The resulting biogas released at this stage in the biogas station contains not just CO2 and CH4, but also toxic hydrogen sulphide (HS). For this reaon, the fermenting unit must be made of a durable substance — stainless steel, e.g. — that can withstand its corrosive impact. The ash from the remainder substrate is removed to a storage tank from which it can be retrieved as a highly nutritious fertilizer in liquid or in dry form. The biogas, meanwhile, rises to the upper realm of the fermenter chamber and is then burned in the heat and biogas power plant. This biogas station is where electricity and heat are produced. From there, the product is directed to the power grid or sent to service stations.

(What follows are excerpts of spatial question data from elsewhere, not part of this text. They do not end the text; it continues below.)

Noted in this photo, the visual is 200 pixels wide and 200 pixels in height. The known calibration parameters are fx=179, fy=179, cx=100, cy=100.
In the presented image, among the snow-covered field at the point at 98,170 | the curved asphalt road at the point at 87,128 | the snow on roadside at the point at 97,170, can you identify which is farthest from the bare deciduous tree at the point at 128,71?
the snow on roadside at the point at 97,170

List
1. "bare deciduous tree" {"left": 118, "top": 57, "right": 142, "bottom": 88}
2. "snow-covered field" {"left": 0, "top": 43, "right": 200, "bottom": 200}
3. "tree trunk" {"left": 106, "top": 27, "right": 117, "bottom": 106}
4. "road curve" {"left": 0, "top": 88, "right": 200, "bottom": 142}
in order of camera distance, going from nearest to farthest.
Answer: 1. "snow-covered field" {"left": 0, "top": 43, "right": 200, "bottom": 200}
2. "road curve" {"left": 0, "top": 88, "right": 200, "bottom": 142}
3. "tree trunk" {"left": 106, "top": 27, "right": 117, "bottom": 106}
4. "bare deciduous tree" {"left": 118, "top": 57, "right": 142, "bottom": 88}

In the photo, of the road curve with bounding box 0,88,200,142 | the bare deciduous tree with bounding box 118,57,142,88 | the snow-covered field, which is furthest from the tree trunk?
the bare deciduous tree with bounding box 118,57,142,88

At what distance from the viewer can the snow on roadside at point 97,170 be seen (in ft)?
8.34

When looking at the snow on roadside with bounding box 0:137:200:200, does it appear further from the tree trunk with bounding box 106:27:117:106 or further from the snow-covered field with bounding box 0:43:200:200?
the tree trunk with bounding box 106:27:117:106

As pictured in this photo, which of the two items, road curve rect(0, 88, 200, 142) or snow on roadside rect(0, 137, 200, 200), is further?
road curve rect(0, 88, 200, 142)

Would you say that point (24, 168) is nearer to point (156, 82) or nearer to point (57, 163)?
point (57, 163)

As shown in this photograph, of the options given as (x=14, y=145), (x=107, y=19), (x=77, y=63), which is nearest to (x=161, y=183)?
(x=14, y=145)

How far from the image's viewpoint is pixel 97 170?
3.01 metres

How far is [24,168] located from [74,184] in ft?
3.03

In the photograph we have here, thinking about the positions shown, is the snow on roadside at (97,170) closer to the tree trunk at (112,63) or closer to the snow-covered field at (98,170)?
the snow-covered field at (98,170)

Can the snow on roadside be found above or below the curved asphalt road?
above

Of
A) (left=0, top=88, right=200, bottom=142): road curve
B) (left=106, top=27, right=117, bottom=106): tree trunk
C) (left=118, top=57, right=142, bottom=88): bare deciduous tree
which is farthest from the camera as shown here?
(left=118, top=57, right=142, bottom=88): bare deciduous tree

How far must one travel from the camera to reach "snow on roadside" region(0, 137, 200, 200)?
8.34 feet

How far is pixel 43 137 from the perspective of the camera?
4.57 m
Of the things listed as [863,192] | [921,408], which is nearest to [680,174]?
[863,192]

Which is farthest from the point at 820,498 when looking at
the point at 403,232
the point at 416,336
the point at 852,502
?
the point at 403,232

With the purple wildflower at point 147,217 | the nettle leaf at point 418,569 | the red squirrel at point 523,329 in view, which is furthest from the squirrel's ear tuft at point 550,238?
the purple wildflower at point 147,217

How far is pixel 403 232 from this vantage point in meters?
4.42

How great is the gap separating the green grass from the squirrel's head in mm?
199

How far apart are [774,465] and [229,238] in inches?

In essence, the biogas facility is a biogas reactor, or anaerobic digester, that extracts the expendable energy from organic material and purifies the remains to leave a potent nutrient for soils. The benefit in a biogas reactor is that little is left to waste.
How big is an industrial biogas plant?
Biogas facilities the world over vary in size. The largest can produce over 1,000,000 tons of organic material. They can generate close to 1,000,000 megawatt-hours of electricity annually. Still, a biogas factory will be only as large as the need and demand require. Equally important is the availability of biomass to use as substrate material. Any biogas treatment plant design must account for the transportation and replenishment of biomass as well. Digester dimensions rest not only on substrate qusntity but also on how much time it is retained in the tank. So, while there are several imposing biogas power plants in the world — from Colorado to Mexico, Denmark to Israel — smaller facilities abound, creating energy and serving the goal of environmental stewardship.
What is involved in building a biogas facility?
For an operation that powers major sectors like public transit or heats thousands of residential dwellings, biogas plant installation companies begin with a conception of the project, scoping out its potential and confirming its feasibility. What is the purpose of the plant? Is there a continuous source of biomass? Where should the facility be placed? Once a design plan is finalized, a location must be secured and legal permissions issued. Only then can construction begin.
How much will this biogas plant project cost? Biogas plant price varies, of course, according to the dimensions of the project and the biomass used. For example, one study estimates biogas plant cost for a digester fed by dairy cattle manure that generates over 50 kilowatt-hours to average $4,400 per kilowatt. Needless to say, biogas plant cost is subject to numerous variables.